Certifié par le Directeur des services de greffe judiciaires,
Grosse délivrée le :
à :
Décision déférée à la Cour : jugement rendu le 15 novembre 2024 (R.G. n°22/01357) par le pôle social du TJ de [Localité 1], suivant déclaration d’appel du 18 décembre 2024.
APPELANTE :
Madame [I] [S] veuve [H],
née le 24 Juillet 1965 à [Localité 2] (68)
de nationalité Française
demeurant [Adresse 1]
représentée par Me Benjamin ROSET, avocat au barreau de BORDEAUX
INTIMÉE :
CPAM DE LA GIRONDE prise en la personne de son directeur domicilié en cette qualité au siège social [Adresse 2]

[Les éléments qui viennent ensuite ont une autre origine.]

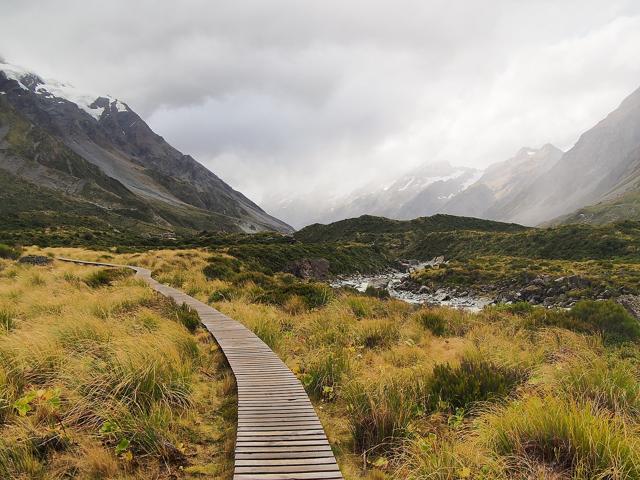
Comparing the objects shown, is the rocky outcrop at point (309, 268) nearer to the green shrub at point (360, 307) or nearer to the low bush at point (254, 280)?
the low bush at point (254, 280)

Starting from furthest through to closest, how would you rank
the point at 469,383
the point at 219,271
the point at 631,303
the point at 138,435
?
the point at 219,271 → the point at 631,303 → the point at 469,383 → the point at 138,435

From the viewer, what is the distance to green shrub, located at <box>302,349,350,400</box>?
23.9 feet

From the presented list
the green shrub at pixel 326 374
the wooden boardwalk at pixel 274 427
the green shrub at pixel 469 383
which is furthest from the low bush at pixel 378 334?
the green shrub at pixel 469 383

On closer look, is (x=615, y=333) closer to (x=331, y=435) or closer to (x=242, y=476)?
(x=331, y=435)

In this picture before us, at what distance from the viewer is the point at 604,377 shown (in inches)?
235

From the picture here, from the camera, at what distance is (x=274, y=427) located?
5.48m

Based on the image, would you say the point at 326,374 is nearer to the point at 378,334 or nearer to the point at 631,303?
the point at 378,334

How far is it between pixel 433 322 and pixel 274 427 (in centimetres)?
802

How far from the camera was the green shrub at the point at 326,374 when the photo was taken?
729cm

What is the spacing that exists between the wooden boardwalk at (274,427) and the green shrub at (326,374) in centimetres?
35

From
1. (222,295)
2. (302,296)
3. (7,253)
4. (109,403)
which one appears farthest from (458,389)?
(7,253)

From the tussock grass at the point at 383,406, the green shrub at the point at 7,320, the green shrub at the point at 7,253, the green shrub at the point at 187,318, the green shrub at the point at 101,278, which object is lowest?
the tussock grass at the point at 383,406

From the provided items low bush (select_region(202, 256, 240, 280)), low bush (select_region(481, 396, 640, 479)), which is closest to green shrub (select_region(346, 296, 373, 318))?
low bush (select_region(481, 396, 640, 479))

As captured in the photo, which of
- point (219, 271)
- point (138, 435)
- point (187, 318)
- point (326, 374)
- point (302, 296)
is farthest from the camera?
point (219, 271)
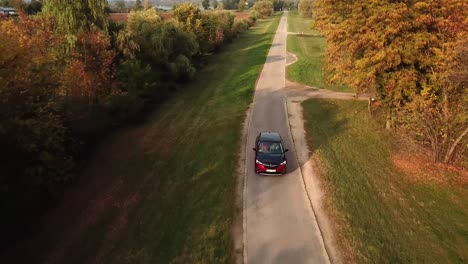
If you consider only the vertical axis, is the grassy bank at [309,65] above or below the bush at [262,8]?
below

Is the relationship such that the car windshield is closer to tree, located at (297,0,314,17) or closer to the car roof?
the car roof

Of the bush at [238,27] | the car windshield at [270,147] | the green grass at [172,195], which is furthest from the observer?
the bush at [238,27]

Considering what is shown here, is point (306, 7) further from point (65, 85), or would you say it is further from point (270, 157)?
point (65, 85)

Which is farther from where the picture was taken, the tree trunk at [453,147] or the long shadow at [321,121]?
the long shadow at [321,121]

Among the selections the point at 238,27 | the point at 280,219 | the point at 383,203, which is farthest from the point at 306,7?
the point at 280,219

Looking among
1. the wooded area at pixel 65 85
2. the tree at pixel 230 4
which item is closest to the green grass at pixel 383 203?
the wooded area at pixel 65 85

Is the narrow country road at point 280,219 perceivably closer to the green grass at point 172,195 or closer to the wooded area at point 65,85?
the green grass at point 172,195
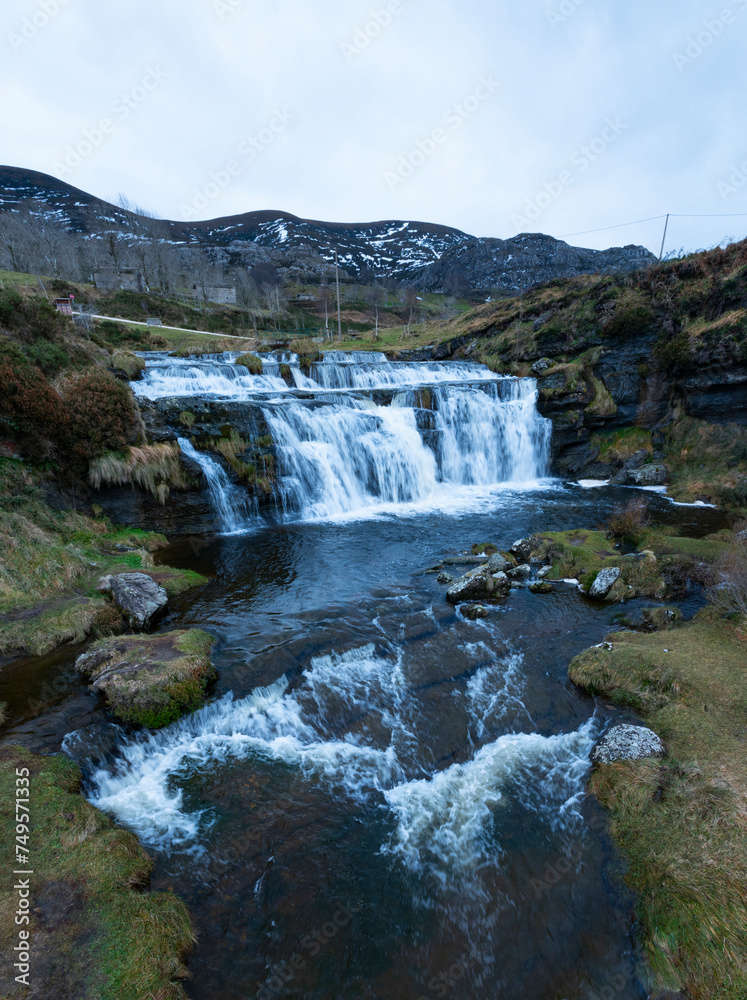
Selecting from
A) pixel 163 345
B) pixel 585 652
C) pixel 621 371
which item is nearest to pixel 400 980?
pixel 585 652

représentée par Me Françoise PILLET de la SELARL COULAUD-PILLET, avocat au barreau de BORDEAUX
COMPOSITION DE LA COUR :
En application des dispositions de l’article 945-1 du code de procédure civile, l’affaire a été débattue le 16 février 2026, en audience publique, devant Madame Valérie Collet, conseillère qui a fait un rapport oral de l’affaire avant les plaidoiries ,en présence de madame Aurore Guilbault, attachée de justice.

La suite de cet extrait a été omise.